Stored data entries:
============
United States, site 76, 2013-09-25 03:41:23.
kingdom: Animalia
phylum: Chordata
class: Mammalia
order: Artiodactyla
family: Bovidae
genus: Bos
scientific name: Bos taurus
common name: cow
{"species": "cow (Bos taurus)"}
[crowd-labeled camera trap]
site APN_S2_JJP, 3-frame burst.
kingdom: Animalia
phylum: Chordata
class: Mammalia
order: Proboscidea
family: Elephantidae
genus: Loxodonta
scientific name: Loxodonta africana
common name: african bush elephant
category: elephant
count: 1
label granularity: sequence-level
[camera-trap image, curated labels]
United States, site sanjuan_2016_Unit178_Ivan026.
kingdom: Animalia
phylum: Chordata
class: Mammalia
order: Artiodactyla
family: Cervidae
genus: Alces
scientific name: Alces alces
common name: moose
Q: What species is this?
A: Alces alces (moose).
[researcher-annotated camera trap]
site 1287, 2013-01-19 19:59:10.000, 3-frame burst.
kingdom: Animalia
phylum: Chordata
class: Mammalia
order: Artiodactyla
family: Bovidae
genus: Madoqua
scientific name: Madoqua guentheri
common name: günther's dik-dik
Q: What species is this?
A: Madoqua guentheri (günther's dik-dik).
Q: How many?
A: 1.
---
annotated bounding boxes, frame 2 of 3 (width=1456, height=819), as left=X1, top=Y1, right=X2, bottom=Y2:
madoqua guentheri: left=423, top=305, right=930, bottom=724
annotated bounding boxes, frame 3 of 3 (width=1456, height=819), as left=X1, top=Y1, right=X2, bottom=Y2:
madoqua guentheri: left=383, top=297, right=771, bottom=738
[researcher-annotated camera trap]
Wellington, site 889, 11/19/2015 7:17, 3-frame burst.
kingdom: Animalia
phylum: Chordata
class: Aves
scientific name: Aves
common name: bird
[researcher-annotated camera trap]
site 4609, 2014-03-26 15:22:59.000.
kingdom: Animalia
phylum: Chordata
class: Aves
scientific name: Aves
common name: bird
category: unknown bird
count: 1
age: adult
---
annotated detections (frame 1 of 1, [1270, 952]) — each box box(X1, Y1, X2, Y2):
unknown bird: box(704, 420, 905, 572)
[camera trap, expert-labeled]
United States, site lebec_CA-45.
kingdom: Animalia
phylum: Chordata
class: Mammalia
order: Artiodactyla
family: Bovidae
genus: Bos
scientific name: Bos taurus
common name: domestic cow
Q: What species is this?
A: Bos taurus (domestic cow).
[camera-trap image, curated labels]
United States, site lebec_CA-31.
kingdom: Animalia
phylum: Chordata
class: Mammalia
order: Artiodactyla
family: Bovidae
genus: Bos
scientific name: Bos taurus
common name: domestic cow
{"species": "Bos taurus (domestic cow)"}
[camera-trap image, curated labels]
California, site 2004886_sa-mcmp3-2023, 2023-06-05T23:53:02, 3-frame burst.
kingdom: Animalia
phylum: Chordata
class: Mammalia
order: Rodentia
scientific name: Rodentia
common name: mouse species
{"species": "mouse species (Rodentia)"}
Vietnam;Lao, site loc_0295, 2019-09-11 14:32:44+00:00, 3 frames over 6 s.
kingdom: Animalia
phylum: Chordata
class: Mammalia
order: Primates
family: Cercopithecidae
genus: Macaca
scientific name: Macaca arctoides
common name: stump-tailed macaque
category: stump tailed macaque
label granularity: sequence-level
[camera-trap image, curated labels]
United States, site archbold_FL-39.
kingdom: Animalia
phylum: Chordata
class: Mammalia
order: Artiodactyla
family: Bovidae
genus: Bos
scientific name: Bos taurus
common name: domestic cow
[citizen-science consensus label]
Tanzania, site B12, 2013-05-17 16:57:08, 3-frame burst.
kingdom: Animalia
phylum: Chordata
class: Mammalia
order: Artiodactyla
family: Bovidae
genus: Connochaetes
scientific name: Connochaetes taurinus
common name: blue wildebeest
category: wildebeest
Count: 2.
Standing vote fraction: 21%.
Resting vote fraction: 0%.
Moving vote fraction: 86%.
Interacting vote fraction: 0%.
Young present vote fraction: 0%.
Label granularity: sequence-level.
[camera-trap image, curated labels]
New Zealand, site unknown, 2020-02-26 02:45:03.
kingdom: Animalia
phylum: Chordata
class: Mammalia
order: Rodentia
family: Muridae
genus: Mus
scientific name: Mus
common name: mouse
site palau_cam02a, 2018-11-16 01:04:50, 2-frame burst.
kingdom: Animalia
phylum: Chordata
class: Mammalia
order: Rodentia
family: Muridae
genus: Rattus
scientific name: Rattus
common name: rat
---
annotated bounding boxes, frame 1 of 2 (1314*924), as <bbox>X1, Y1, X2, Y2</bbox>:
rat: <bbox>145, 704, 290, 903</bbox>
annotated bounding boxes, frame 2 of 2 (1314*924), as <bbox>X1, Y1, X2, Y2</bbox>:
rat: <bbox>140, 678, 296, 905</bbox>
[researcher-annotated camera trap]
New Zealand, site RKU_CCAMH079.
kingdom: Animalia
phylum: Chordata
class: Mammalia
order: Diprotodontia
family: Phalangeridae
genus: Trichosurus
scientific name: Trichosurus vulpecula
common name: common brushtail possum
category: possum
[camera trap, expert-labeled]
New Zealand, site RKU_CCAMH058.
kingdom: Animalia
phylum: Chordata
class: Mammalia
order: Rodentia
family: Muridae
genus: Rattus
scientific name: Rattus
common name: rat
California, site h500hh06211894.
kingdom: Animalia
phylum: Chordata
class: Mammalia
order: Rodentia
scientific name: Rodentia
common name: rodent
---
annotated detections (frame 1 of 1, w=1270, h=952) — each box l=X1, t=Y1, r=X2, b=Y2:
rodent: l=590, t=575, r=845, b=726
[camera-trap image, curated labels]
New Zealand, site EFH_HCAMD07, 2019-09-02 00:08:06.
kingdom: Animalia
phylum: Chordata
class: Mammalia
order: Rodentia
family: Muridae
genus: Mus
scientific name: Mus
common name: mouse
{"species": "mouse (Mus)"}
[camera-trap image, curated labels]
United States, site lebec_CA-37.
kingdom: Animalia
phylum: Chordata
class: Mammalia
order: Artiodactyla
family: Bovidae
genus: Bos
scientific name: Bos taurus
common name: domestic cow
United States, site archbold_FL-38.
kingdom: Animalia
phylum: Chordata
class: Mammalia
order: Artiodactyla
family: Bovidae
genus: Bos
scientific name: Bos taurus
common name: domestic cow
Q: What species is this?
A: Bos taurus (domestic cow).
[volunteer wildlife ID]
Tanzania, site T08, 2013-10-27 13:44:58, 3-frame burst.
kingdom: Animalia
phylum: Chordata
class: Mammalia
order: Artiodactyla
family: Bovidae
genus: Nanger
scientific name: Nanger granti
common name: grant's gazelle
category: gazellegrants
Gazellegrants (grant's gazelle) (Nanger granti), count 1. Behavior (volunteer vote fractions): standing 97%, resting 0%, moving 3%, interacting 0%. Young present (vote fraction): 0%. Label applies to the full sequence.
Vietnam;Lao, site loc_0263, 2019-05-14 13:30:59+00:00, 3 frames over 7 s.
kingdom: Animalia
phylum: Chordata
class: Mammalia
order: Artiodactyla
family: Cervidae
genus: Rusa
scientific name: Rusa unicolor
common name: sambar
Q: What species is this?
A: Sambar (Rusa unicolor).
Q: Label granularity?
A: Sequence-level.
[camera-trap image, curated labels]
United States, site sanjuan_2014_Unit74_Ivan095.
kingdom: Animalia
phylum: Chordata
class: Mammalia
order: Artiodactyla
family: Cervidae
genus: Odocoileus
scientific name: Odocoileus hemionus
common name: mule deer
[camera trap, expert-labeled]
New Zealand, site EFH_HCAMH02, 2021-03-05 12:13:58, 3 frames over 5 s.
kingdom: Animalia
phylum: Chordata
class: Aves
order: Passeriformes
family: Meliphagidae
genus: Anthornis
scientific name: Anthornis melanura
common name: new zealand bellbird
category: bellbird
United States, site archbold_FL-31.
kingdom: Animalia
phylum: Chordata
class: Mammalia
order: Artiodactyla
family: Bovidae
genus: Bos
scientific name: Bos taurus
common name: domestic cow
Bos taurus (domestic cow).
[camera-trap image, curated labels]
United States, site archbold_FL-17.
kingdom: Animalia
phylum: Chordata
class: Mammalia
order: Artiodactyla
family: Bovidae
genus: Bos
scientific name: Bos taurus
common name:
============
TO DO: Copy every line from the records above that contains the string "level".

REPLY TO THE EXERCISE:
label granularity: sequence-level
label granularity: sequence-level
Label granularity: sequence-level.
A: Sequence-level.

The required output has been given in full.